Data lineage is a problem because most companies have several tables and queries before humans consume it!

This has well known challenges: changes do not propagate downstream from the source, and reliable (fresh, updated or complete) data is not always available.

What does Minerva do?

I was expecting Minerva to a database (collection of tables), but it turns out that Minerva is what I'll call: Data Transformation Manager.

It overlaps quite a bit with dbt but it's not a pure execution layer. It also stores metadata, orchestrates the DAG itself, and provides a way to query the data (Hive/Druid here)

Minerva solves for one major problem in the analytics space: Time to insights — as [[Julie Zhuo]] has mentioned several times at Sundial

Minerva 1.0

This is a bit preview about the past and what problems did they first solve, what was left undone and some tooling/technology choices.

Pre-computation engine

Quite similar to how we were building Sundial till very recently.

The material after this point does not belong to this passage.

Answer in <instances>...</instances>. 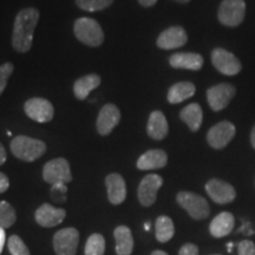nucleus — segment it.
Returning a JSON list of instances; mask_svg holds the SVG:
<instances>
[{"mask_svg": "<svg viewBox=\"0 0 255 255\" xmlns=\"http://www.w3.org/2000/svg\"><path fill=\"white\" fill-rule=\"evenodd\" d=\"M38 21L39 12L34 7L24 8L17 14L12 33V46L15 51L21 53L30 51Z\"/></svg>", "mask_w": 255, "mask_h": 255, "instance_id": "1", "label": "nucleus"}, {"mask_svg": "<svg viewBox=\"0 0 255 255\" xmlns=\"http://www.w3.org/2000/svg\"><path fill=\"white\" fill-rule=\"evenodd\" d=\"M11 151L15 157L32 162L41 157L46 151V144L39 139L27 136H17L11 141Z\"/></svg>", "mask_w": 255, "mask_h": 255, "instance_id": "2", "label": "nucleus"}, {"mask_svg": "<svg viewBox=\"0 0 255 255\" xmlns=\"http://www.w3.org/2000/svg\"><path fill=\"white\" fill-rule=\"evenodd\" d=\"M75 36L79 41L89 46H100L104 41V33L101 25L91 18H79L75 21Z\"/></svg>", "mask_w": 255, "mask_h": 255, "instance_id": "3", "label": "nucleus"}, {"mask_svg": "<svg viewBox=\"0 0 255 255\" xmlns=\"http://www.w3.org/2000/svg\"><path fill=\"white\" fill-rule=\"evenodd\" d=\"M246 2L245 0H223L218 11L220 23L225 26L237 27L245 19Z\"/></svg>", "mask_w": 255, "mask_h": 255, "instance_id": "4", "label": "nucleus"}, {"mask_svg": "<svg viewBox=\"0 0 255 255\" xmlns=\"http://www.w3.org/2000/svg\"><path fill=\"white\" fill-rule=\"evenodd\" d=\"M177 203L186 209L191 218L195 220H203L209 215L210 208L205 197L197 195L190 191H181L176 196Z\"/></svg>", "mask_w": 255, "mask_h": 255, "instance_id": "5", "label": "nucleus"}, {"mask_svg": "<svg viewBox=\"0 0 255 255\" xmlns=\"http://www.w3.org/2000/svg\"><path fill=\"white\" fill-rule=\"evenodd\" d=\"M44 181L50 184L58 183H69L72 181L70 164L65 158H55L51 159L43 168Z\"/></svg>", "mask_w": 255, "mask_h": 255, "instance_id": "6", "label": "nucleus"}, {"mask_svg": "<svg viewBox=\"0 0 255 255\" xmlns=\"http://www.w3.org/2000/svg\"><path fill=\"white\" fill-rule=\"evenodd\" d=\"M235 95H237V89L234 85L221 83L207 90V101L212 110L221 111L228 107Z\"/></svg>", "mask_w": 255, "mask_h": 255, "instance_id": "7", "label": "nucleus"}, {"mask_svg": "<svg viewBox=\"0 0 255 255\" xmlns=\"http://www.w3.org/2000/svg\"><path fill=\"white\" fill-rule=\"evenodd\" d=\"M212 63L214 68L226 76H235L241 71V62L232 52L218 47L212 52Z\"/></svg>", "mask_w": 255, "mask_h": 255, "instance_id": "8", "label": "nucleus"}, {"mask_svg": "<svg viewBox=\"0 0 255 255\" xmlns=\"http://www.w3.org/2000/svg\"><path fill=\"white\" fill-rule=\"evenodd\" d=\"M237 133V128L228 121H222L209 129L207 133V141L214 149H223L234 138Z\"/></svg>", "mask_w": 255, "mask_h": 255, "instance_id": "9", "label": "nucleus"}, {"mask_svg": "<svg viewBox=\"0 0 255 255\" xmlns=\"http://www.w3.org/2000/svg\"><path fill=\"white\" fill-rule=\"evenodd\" d=\"M25 114L30 117L31 120L36 121L39 123H47L55 116V109L50 101L45 98L34 97L28 100L24 105Z\"/></svg>", "mask_w": 255, "mask_h": 255, "instance_id": "10", "label": "nucleus"}, {"mask_svg": "<svg viewBox=\"0 0 255 255\" xmlns=\"http://www.w3.org/2000/svg\"><path fill=\"white\" fill-rule=\"evenodd\" d=\"M79 242V233L75 228L60 229L53 238L57 255H75Z\"/></svg>", "mask_w": 255, "mask_h": 255, "instance_id": "11", "label": "nucleus"}, {"mask_svg": "<svg viewBox=\"0 0 255 255\" xmlns=\"http://www.w3.org/2000/svg\"><path fill=\"white\" fill-rule=\"evenodd\" d=\"M163 184V178L159 175L150 174L143 177L138 186V200L142 206L150 207L155 203L156 197H157V191Z\"/></svg>", "mask_w": 255, "mask_h": 255, "instance_id": "12", "label": "nucleus"}, {"mask_svg": "<svg viewBox=\"0 0 255 255\" xmlns=\"http://www.w3.org/2000/svg\"><path fill=\"white\" fill-rule=\"evenodd\" d=\"M206 191L210 199L219 205L231 203L237 197V191L234 187L225 181L218 180V178H212L208 181V183L206 184Z\"/></svg>", "mask_w": 255, "mask_h": 255, "instance_id": "13", "label": "nucleus"}, {"mask_svg": "<svg viewBox=\"0 0 255 255\" xmlns=\"http://www.w3.org/2000/svg\"><path fill=\"white\" fill-rule=\"evenodd\" d=\"M121 121V111L115 104H105L100 111L97 119V131L107 136L113 131Z\"/></svg>", "mask_w": 255, "mask_h": 255, "instance_id": "14", "label": "nucleus"}, {"mask_svg": "<svg viewBox=\"0 0 255 255\" xmlns=\"http://www.w3.org/2000/svg\"><path fill=\"white\" fill-rule=\"evenodd\" d=\"M187 32L181 26H171L159 34L157 46L163 50H174L183 46L187 43Z\"/></svg>", "mask_w": 255, "mask_h": 255, "instance_id": "15", "label": "nucleus"}, {"mask_svg": "<svg viewBox=\"0 0 255 255\" xmlns=\"http://www.w3.org/2000/svg\"><path fill=\"white\" fill-rule=\"evenodd\" d=\"M36 221L38 225L41 227H55V226L59 225L65 219L66 213L64 209L55 208L53 206L49 205V203H44L41 205L36 212Z\"/></svg>", "mask_w": 255, "mask_h": 255, "instance_id": "16", "label": "nucleus"}, {"mask_svg": "<svg viewBox=\"0 0 255 255\" xmlns=\"http://www.w3.org/2000/svg\"><path fill=\"white\" fill-rule=\"evenodd\" d=\"M108 199L113 205H121L127 197V186L124 178L120 174H110L105 178Z\"/></svg>", "mask_w": 255, "mask_h": 255, "instance_id": "17", "label": "nucleus"}, {"mask_svg": "<svg viewBox=\"0 0 255 255\" xmlns=\"http://www.w3.org/2000/svg\"><path fill=\"white\" fill-rule=\"evenodd\" d=\"M169 64L174 69H186L197 71L202 68L203 58L199 53L194 52H178L174 53L169 58Z\"/></svg>", "mask_w": 255, "mask_h": 255, "instance_id": "18", "label": "nucleus"}, {"mask_svg": "<svg viewBox=\"0 0 255 255\" xmlns=\"http://www.w3.org/2000/svg\"><path fill=\"white\" fill-rule=\"evenodd\" d=\"M168 156L161 149H152L144 152L137 161V168L141 170H154L167 165Z\"/></svg>", "mask_w": 255, "mask_h": 255, "instance_id": "19", "label": "nucleus"}, {"mask_svg": "<svg viewBox=\"0 0 255 255\" xmlns=\"http://www.w3.org/2000/svg\"><path fill=\"white\" fill-rule=\"evenodd\" d=\"M146 132L152 139H156V141H161V139L165 138V136L169 132V126L163 113L158 110L152 111L148 120Z\"/></svg>", "mask_w": 255, "mask_h": 255, "instance_id": "20", "label": "nucleus"}, {"mask_svg": "<svg viewBox=\"0 0 255 255\" xmlns=\"http://www.w3.org/2000/svg\"><path fill=\"white\" fill-rule=\"evenodd\" d=\"M234 216L228 212H222L216 215L210 222L209 232L214 238H223L234 228Z\"/></svg>", "mask_w": 255, "mask_h": 255, "instance_id": "21", "label": "nucleus"}, {"mask_svg": "<svg viewBox=\"0 0 255 255\" xmlns=\"http://www.w3.org/2000/svg\"><path fill=\"white\" fill-rule=\"evenodd\" d=\"M100 84L101 77L96 73H91V75H87L77 79L73 84V92H75L76 98L79 101L85 100L92 90L100 87Z\"/></svg>", "mask_w": 255, "mask_h": 255, "instance_id": "22", "label": "nucleus"}, {"mask_svg": "<svg viewBox=\"0 0 255 255\" xmlns=\"http://www.w3.org/2000/svg\"><path fill=\"white\" fill-rule=\"evenodd\" d=\"M116 241L117 255H130L133 250V239L131 231L126 226H120L114 232Z\"/></svg>", "mask_w": 255, "mask_h": 255, "instance_id": "23", "label": "nucleus"}, {"mask_svg": "<svg viewBox=\"0 0 255 255\" xmlns=\"http://www.w3.org/2000/svg\"><path fill=\"white\" fill-rule=\"evenodd\" d=\"M196 88L190 82H180L174 84L168 91V102L171 104H177L188 100L195 95Z\"/></svg>", "mask_w": 255, "mask_h": 255, "instance_id": "24", "label": "nucleus"}, {"mask_svg": "<svg viewBox=\"0 0 255 255\" xmlns=\"http://www.w3.org/2000/svg\"><path fill=\"white\" fill-rule=\"evenodd\" d=\"M180 117L189 127L191 131H197L201 128V124H202L203 113L199 104L191 103L181 110Z\"/></svg>", "mask_w": 255, "mask_h": 255, "instance_id": "25", "label": "nucleus"}, {"mask_svg": "<svg viewBox=\"0 0 255 255\" xmlns=\"http://www.w3.org/2000/svg\"><path fill=\"white\" fill-rule=\"evenodd\" d=\"M155 231L156 239H157L159 242H168L175 234L173 220L164 215L159 216V218L156 220Z\"/></svg>", "mask_w": 255, "mask_h": 255, "instance_id": "26", "label": "nucleus"}, {"mask_svg": "<svg viewBox=\"0 0 255 255\" xmlns=\"http://www.w3.org/2000/svg\"><path fill=\"white\" fill-rule=\"evenodd\" d=\"M17 220L13 207L6 201H0V227L9 228Z\"/></svg>", "mask_w": 255, "mask_h": 255, "instance_id": "27", "label": "nucleus"}, {"mask_svg": "<svg viewBox=\"0 0 255 255\" xmlns=\"http://www.w3.org/2000/svg\"><path fill=\"white\" fill-rule=\"evenodd\" d=\"M105 241L101 234H92L85 245V255H103Z\"/></svg>", "mask_w": 255, "mask_h": 255, "instance_id": "28", "label": "nucleus"}, {"mask_svg": "<svg viewBox=\"0 0 255 255\" xmlns=\"http://www.w3.org/2000/svg\"><path fill=\"white\" fill-rule=\"evenodd\" d=\"M114 0H76V4L79 8L88 12H97L109 7Z\"/></svg>", "mask_w": 255, "mask_h": 255, "instance_id": "29", "label": "nucleus"}, {"mask_svg": "<svg viewBox=\"0 0 255 255\" xmlns=\"http://www.w3.org/2000/svg\"><path fill=\"white\" fill-rule=\"evenodd\" d=\"M8 250L12 255H30V251L18 235H12L8 239Z\"/></svg>", "mask_w": 255, "mask_h": 255, "instance_id": "30", "label": "nucleus"}, {"mask_svg": "<svg viewBox=\"0 0 255 255\" xmlns=\"http://www.w3.org/2000/svg\"><path fill=\"white\" fill-rule=\"evenodd\" d=\"M14 71V66L12 63H5L0 66V96L6 89L8 78L11 77L12 72Z\"/></svg>", "mask_w": 255, "mask_h": 255, "instance_id": "31", "label": "nucleus"}, {"mask_svg": "<svg viewBox=\"0 0 255 255\" xmlns=\"http://www.w3.org/2000/svg\"><path fill=\"white\" fill-rule=\"evenodd\" d=\"M66 194H68V187L64 183L52 184V187H51V199L55 202H65Z\"/></svg>", "mask_w": 255, "mask_h": 255, "instance_id": "32", "label": "nucleus"}, {"mask_svg": "<svg viewBox=\"0 0 255 255\" xmlns=\"http://www.w3.org/2000/svg\"><path fill=\"white\" fill-rule=\"evenodd\" d=\"M239 255H255V245L250 240H244L238 246Z\"/></svg>", "mask_w": 255, "mask_h": 255, "instance_id": "33", "label": "nucleus"}, {"mask_svg": "<svg viewBox=\"0 0 255 255\" xmlns=\"http://www.w3.org/2000/svg\"><path fill=\"white\" fill-rule=\"evenodd\" d=\"M178 255H199V248L194 244H186L181 247Z\"/></svg>", "mask_w": 255, "mask_h": 255, "instance_id": "34", "label": "nucleus"}, {"mask_svg": "<svg viewBox=\"0 0 255 255\" xmlns=\"http://www.w3.org/2000/svg\"><path fill=\"white\" fill-rule=\"evenodd\" d=\"M8 187H9L8 177L6 176L5 174L0 173V194L5 193V191L8 189Z\"/></svg>", "mask_w": 255, "mask_h": 255, "instance_id": "35", "label": "nucleus"}, {"mask_svg": "<svg viewBox=\"0 0 255 255\" xmlns=\"http://www.w3.org/2000/svg\"><path fill=\"white\" fill-rule=\"evenodd\" d=\"M5 240H6V234H5V229L0 227V254H1L2 248H4L5 245Z\"/></svg>", "mask_w": 255, "mask_h": 255, "instance_id": "36", "label": "nucleus"}, {"mask_svg": "<svg viewBox=\"0 0 255 255\" xmlns=\"http://www.w3.org/2000/svg\"><path fill=\"white\" fill-rule=\"evenodd\" d=\"M6 162V150L4 148V145L0 143V165L4 164Z\"/></svg>", "mask_w": 255, "mask_h": 255, "instance_id": "37", "label": "nucleus"}, {"mask_svg": "<svg viewBox=\"0 0 255 255\" xmlns=\"http://www.w3.org/2000/svg\"><path fill=\"white\" fill-rule=\"evenodd\" d=\"M138 2L144 7H151L157 2V0H138Z\"/></svg>", "mask_w": 255, "mask_h": 255, "instance_id": "38", "label": "nucleus"}, {"mask_svg": "<svg viewBox=\"0 0 255 255\" xmlns=\"http://www.w3.org/2000/svg\"><path fill=\"white\" fill-rule=\"evenodd\" d=\"M251 144L255 149V126L253 127V129H252L251 131Z\"/></svg>", "mask_w": 255, "mask_h": 255, "instance_id": "39", "label": "nucleus"}, {"mask_svg": "<svg viewBox=\"0 0 255 255\" xmlns=\"http://www.w3.org/2000/svg\"><path fill=\"white\" fill-rule=\"evenodd\" d=\"M151 255H168V254L163 251H155V252H152Z\"/></svg>", "mask_w": 255, "mask_h": 255, "instance_id": "40", "label": "nucleus"}, {"mask_svg": "<svg viewBox=\"0 0 255 255\" xmlns=\"http://www.w3.org/2000/svg\"><path fill=\"white\" fill-rule=\"evenodd\" d=\"M175 1H177V2H181V4H186V2L190 1V0H175Z\"/></svg>", "mask_w": 255, "mask_h": 255, "instance_id": "41", "label": "nucleus"}, {"mask_svg": "<svg viewBox=\"0 0 255 255\" xmlns=\"http://www.w3.org/2000/svg\"><path fill=\"white\" fill-rule=\"evenodd\" d=\"M144 228L146 229V231H149V228H150V225H149V222H148V223H145V225H144Z\"/></svg>", "mask_w": 255, "mask_h": 255, "instance_id": "42", "label": "nucleus"}, {"mask_svg": "<svg viewBox=\"0 0 255 255\" xmlns=\"http://www.w3.org/2000/svg\"><path fill=\"white\" fill-rule=\"evenodd\" d=\"M232 246H233V244H232V242H229V244H228V252H232Z\"/></svg>", "mask_w": 255, "mask_h": 255, "instance_id": "43", "label": "nucleus"}]
</instances>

  1. De-normed measures and dimensions
  2. Segments and behaviours were both separated out

De-norming measures can be quite expensive but useful. We converged to this design across multiple clients while working with Event-level data. We also see some of our clients maintaining a similar table: "User Segments Table".

Tradeoffs in the Precomputing Approach

  1. Cubing — SQL Minerva already knows what SQL query to run, across what segments and what durations upfront. This means it can leverage CUBE operations.

Some people believe that OLAP CUBE has fallen out of use, but that's clearly not true here. As companies get larger, "old" pressures on compute and storage should re-appear and so should already known solutions like cubing.

  1. Fast Query Time: Since the results are precomputed - fast at query time

  2. Exponential in query cost. Backfill — damn expensive and wastes time and money

Everything has to be asked ahead of time, so you end up calculating too many things

Minerva 2.0

This is what a truly "modern" data transformation manager should look like in my opinion.

Here are some of the design choices:

  1. On the fly joins
  2. On the fly aggregations
  3. Optional denorm and cubing
  4. Enable precompute to be turned on

The way I see it, this is striking a balance between flexibility (the ability to do on-the-fly joins and aggregations) and cost (the ability to precompute with denorm and cubing).

Engineering Choices

Moved from Druid to StarRocks

Why StarRocks?

Minerva is SQL generation tool, not a Druid ingestion tool

Minerva has a SQL Interface now, early was JSON

SQLGlot — Python SQL Parser and Transpiler -- this is very similar to dbt for how it generates SQL using a parser and transpiler. SQLGlot is open source btw: https://github.com/tobymao/sqlglot

Near Real Time Metrics

Summary of changes made for 2.0 release

Major changes is that SQL is now a first class citizen

This is quite important. We should resist the temptation of inventing a Python transformation layer/logic. While some Python is inevitable for doing more interesting things like forecasting, using Python for calculating ratios is a bit overkill. We should instead try and consider pushing the limits of SQL for the same.

SQL is not only more widely spoken, it'd be a lot more efficient and more scalable. The downside? It's less general purpose language, and we'd have to write some tooling to make SQL work like Python.


These are some notes and screen grabs from a talk which I'd found on Youtube. Thanks to Kunal Kundu for finding the talk link which I'd lost!